Stored data entries:
--------------------------------

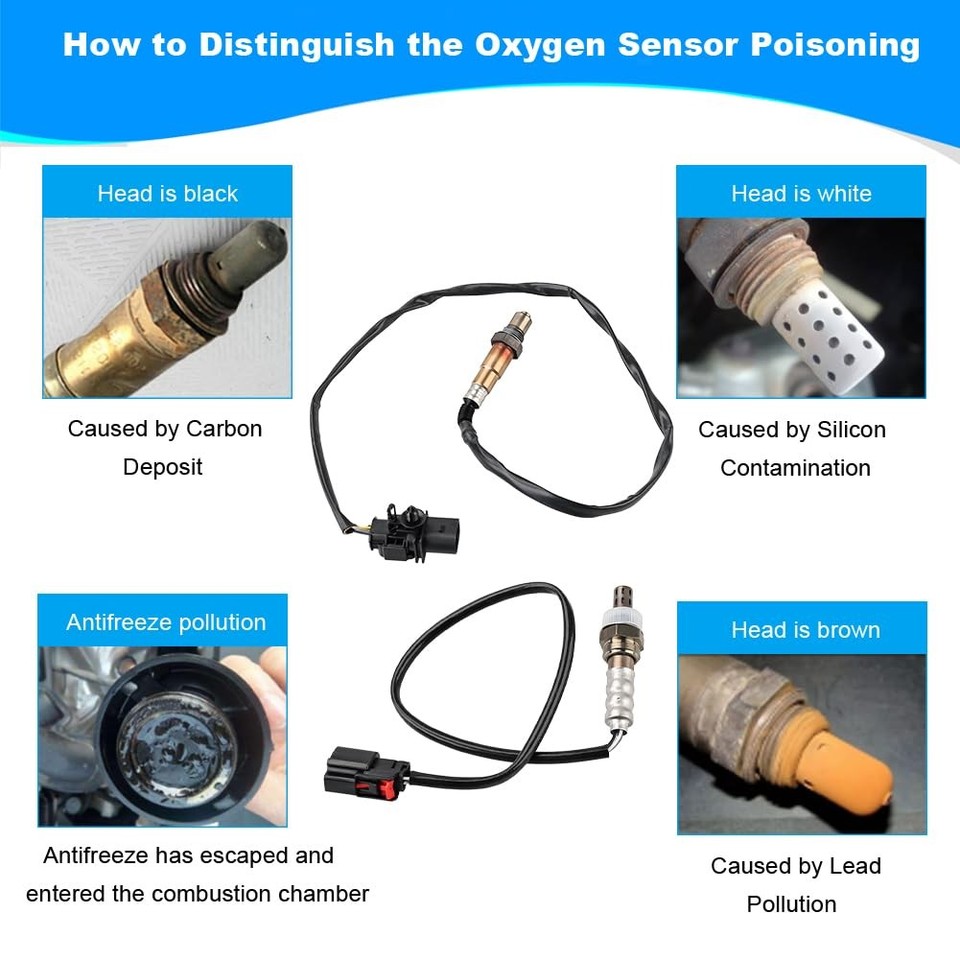 How to Distinguish the Oxygen Sensor Poisoning

Head is black

Caused by Carbon Deposit

Head is white

Caused by Silicon Contamination

Antifreeze pollution

Antifreeze has escaped and entered the combustion chamber

Head is brown

Caused by Lead Pollution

--------------------------------

• **What to do**
Above are the records; transcribe them exactly without the pictures.

• **Solution to this task**
 How to Distinguish the Oxygen Sensor Poisoning

Head is black

Caused by Carbon Deposit

Head is white

Caused by Silicon Contamination

Antifreeze pollution

Antifreeze has escaped and entered the combustion chamber

Head is brown

Caused by Lead Pollution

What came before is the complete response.